_COMPLETE THE FOLLOWING_
**A.** In the excerpt, what is the name of the data lake where the big data-oriented ecosystem integrates heterogeneous datasets and resources?
**B.** Copy the excerpt word for word from "The proposed approach" to "on citizens’ needs.".
**C.** Rewrite as a short bulleted list the excerpt's paragraph that begins "The big data-oriented ecosystem integrates", keeping its main facts.

_EXCERPTED TEXT_
━━━━━━━━━━
The proposed approach gives the opportunity to create a data science approach to understand the relationship of the urban environment with the health of the citizens. The combination of different contextual data (i.e., mobile, user, environmental, and big data) generates new opportunities to merge different qualitative and quantitative methods, subjective and objective data, as well as sensitive and aggregated data to build new preventive strategies based on citizens’ needs.

3.3.3. Big Data-Oriented Ecosystem

The big data-oriented ecosystem integrates the heterogeneous datasets and resources in a data lake, the urban data lake, under a big data architecture paradigm that allows the production and consumption of data flows. The ecosystem is the operational and transactional backend that supports all resources, open source toolsets, and operational data for developing and packaging services that support the modelling and real-time data provision/consumption from the mobile application. The data ecosystem acts as a backend that houses different physical nodes servers where information is stored, processed, and retrieved. This backend facilitates the delivery of services through the provision of distributed technologies, integration of standards, further scalability for science growth, and resource component management based in a distributed computing paradigm [36].
━━━━━━━━━━
_INFORMATION PROVIDED_
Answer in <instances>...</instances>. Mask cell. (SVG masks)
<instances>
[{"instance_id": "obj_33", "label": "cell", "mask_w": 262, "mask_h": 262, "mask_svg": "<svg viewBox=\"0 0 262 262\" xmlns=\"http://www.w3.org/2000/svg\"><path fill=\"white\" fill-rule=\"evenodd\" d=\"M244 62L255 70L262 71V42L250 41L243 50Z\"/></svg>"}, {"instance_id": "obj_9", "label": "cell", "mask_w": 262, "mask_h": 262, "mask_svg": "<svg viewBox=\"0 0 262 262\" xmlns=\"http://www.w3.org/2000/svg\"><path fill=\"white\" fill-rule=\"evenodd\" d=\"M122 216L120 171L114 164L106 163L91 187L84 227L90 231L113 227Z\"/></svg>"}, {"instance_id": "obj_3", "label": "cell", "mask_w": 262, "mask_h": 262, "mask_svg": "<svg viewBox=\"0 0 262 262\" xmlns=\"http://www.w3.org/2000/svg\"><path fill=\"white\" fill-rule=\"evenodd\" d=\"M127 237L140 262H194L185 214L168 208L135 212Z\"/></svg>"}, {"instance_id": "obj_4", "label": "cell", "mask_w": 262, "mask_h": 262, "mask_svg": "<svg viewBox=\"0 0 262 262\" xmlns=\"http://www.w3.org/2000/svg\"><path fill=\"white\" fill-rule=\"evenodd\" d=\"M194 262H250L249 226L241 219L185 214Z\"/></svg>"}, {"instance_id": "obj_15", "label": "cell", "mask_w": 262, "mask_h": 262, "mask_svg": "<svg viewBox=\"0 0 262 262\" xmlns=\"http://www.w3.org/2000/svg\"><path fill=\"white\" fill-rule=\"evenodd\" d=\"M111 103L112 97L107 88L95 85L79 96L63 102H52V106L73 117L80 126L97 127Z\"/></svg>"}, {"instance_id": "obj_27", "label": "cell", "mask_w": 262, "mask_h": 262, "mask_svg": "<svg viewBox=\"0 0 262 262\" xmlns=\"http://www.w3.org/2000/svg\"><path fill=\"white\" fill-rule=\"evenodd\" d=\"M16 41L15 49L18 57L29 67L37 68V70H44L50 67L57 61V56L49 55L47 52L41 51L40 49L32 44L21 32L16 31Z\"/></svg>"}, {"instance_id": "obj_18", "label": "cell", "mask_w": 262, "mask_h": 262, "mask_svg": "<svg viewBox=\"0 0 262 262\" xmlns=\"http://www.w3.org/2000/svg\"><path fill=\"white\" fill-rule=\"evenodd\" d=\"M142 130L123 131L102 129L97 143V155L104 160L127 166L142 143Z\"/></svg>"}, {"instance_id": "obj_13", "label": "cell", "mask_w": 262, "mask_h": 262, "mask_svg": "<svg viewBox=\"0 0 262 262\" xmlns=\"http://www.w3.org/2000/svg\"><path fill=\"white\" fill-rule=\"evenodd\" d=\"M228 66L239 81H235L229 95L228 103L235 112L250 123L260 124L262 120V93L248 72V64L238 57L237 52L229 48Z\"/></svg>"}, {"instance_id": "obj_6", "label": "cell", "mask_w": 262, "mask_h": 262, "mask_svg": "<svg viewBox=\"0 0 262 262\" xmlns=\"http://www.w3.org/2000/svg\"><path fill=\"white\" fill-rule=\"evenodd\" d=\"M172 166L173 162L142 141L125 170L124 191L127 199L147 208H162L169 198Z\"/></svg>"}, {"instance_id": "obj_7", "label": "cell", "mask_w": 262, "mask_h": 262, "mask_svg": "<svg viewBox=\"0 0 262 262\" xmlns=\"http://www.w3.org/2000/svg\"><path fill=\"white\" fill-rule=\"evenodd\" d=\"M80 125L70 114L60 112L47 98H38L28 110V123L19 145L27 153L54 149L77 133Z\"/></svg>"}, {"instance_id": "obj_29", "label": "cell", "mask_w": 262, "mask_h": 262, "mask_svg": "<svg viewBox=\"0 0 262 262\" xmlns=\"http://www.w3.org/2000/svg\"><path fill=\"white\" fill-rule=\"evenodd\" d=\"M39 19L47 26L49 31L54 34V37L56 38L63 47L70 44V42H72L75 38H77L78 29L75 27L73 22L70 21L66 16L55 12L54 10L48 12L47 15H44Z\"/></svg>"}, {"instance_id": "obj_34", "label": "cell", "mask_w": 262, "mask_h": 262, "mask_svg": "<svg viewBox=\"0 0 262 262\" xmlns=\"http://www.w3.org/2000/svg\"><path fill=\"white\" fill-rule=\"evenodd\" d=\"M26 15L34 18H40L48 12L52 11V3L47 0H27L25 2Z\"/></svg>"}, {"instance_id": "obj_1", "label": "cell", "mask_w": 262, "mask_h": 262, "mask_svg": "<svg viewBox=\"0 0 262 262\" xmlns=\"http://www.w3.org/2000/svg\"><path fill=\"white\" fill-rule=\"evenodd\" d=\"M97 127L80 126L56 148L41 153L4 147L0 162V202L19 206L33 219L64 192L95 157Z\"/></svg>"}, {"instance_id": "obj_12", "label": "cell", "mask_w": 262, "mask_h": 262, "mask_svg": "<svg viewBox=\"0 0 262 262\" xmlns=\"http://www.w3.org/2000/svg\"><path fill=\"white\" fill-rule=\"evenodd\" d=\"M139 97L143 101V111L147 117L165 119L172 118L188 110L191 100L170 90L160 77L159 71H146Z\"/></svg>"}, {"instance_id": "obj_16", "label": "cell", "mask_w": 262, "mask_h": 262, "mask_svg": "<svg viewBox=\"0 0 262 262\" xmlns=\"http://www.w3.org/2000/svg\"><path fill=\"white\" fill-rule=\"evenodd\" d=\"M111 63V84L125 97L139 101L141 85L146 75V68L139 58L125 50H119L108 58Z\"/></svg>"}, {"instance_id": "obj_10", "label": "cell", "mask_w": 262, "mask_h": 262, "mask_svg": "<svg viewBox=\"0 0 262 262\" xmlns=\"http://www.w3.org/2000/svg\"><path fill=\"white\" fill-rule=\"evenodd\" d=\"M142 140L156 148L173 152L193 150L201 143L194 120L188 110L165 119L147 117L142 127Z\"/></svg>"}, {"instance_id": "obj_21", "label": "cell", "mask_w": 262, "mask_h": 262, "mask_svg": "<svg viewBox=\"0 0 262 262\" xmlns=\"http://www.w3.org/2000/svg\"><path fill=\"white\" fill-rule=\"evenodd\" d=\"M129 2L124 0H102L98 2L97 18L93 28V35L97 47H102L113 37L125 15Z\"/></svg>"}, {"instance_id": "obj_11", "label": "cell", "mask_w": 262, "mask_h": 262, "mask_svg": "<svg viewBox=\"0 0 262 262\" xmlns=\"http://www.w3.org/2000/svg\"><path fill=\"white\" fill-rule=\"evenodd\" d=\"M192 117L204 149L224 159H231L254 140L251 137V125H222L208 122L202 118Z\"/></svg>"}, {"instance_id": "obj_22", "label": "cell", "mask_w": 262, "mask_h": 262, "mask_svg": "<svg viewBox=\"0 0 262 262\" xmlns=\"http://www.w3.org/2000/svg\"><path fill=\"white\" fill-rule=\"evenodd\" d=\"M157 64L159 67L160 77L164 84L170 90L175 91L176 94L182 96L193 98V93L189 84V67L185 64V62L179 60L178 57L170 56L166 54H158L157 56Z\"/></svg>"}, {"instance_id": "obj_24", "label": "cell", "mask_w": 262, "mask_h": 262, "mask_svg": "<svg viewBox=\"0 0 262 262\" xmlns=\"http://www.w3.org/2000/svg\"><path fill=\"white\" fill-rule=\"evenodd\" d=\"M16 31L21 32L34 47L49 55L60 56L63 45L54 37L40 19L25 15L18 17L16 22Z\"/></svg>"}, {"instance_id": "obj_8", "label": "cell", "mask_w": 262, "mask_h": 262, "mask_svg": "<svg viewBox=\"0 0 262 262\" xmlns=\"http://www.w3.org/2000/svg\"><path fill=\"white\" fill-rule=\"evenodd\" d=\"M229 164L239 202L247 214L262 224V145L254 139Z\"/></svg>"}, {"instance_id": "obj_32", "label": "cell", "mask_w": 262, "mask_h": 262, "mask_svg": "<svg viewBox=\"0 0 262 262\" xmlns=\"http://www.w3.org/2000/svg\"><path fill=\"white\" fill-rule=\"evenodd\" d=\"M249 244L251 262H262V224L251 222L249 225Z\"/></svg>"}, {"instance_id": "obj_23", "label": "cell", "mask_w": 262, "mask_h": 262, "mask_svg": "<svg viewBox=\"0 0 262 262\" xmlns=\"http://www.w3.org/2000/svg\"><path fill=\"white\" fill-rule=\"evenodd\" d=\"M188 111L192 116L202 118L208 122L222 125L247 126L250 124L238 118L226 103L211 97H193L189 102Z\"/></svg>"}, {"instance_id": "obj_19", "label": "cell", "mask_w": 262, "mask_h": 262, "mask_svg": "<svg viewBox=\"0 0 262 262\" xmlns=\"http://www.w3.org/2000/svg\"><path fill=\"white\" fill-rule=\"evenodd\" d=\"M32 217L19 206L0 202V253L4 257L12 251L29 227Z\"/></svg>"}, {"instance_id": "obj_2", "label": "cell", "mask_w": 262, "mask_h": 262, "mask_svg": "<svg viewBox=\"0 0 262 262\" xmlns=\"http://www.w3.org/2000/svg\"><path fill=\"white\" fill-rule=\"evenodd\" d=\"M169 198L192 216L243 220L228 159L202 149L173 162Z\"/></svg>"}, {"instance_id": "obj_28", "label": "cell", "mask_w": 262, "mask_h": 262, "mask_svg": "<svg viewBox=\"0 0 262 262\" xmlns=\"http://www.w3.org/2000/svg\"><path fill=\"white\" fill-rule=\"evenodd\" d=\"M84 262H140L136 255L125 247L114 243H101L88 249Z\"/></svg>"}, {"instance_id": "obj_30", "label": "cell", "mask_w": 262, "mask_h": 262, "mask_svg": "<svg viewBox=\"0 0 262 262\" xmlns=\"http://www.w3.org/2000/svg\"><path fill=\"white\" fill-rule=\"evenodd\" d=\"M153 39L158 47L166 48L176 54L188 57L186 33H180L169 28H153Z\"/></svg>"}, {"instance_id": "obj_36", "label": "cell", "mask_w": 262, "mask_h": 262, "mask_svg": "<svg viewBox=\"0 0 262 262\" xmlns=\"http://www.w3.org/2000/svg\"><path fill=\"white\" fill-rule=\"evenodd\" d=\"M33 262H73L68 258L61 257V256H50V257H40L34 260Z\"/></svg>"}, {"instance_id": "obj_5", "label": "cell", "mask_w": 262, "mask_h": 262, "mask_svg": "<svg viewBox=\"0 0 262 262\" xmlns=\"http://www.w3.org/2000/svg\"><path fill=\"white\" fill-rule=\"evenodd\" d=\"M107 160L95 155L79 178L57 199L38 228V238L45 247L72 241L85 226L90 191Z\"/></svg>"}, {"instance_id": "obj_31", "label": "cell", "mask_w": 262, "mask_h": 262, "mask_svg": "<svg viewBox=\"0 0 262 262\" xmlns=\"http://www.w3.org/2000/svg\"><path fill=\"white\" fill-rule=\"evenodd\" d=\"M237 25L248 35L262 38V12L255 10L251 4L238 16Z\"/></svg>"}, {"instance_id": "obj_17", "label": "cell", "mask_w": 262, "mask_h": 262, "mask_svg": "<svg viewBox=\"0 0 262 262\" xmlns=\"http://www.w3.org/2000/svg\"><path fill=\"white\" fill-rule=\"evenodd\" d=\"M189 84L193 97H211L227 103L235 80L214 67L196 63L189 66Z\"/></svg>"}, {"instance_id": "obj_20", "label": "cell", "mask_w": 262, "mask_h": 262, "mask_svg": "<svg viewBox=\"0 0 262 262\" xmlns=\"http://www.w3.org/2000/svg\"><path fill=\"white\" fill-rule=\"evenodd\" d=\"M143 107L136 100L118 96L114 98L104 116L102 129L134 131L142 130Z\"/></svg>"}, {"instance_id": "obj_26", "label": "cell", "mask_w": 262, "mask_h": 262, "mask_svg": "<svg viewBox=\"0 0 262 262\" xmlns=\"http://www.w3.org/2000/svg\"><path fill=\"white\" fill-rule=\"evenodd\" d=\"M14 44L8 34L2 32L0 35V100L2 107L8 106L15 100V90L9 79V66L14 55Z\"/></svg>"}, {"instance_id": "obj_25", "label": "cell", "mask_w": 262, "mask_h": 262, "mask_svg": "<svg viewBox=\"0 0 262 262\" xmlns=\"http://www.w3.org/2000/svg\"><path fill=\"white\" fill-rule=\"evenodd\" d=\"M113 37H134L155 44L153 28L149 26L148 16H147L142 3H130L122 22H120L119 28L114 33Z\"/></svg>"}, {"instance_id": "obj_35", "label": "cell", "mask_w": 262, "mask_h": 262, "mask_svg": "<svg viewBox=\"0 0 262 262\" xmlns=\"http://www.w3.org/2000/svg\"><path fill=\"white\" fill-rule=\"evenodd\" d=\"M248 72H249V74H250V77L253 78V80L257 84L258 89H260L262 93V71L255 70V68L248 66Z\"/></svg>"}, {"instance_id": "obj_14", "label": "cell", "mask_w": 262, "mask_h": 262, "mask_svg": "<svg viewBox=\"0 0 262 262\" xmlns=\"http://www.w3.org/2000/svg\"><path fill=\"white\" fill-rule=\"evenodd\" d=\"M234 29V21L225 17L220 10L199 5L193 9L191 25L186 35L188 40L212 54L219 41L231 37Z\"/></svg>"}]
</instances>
━━━━━━━━━━
_SOLUTIONS BELOW_
**A.** The urban data lake.

**B.**
The proposed approach gives the opportunity to create a data science approach to understand the relationship of the urban environment with the health of the citizens. The combination of different contextual data (i.e., mobile, user, environmental, and big data) generates new opportunities to merge different qualitative and quantitative methods, subjective and objective data, as well as sensitive and aggregated data to build new preventive strategies based on citizens’ needs.

**C.**
- Integrates heterogeneous datasets and resources in an urban data lake, under a big data architecture that allows data flows to be produced and consumed.
- Serves as the operational and transactional backend for all resources, open source toolsets, and operational data used to develop and package services.
- These services support modelling and real-time data provision and consumption from the mobile application.
- Houses physical server nodes where information is stored, processed, and retrieved.
- Delivers services through distributed technologies, standards integration, scalability for science growth, and resource component management based on distributed computing.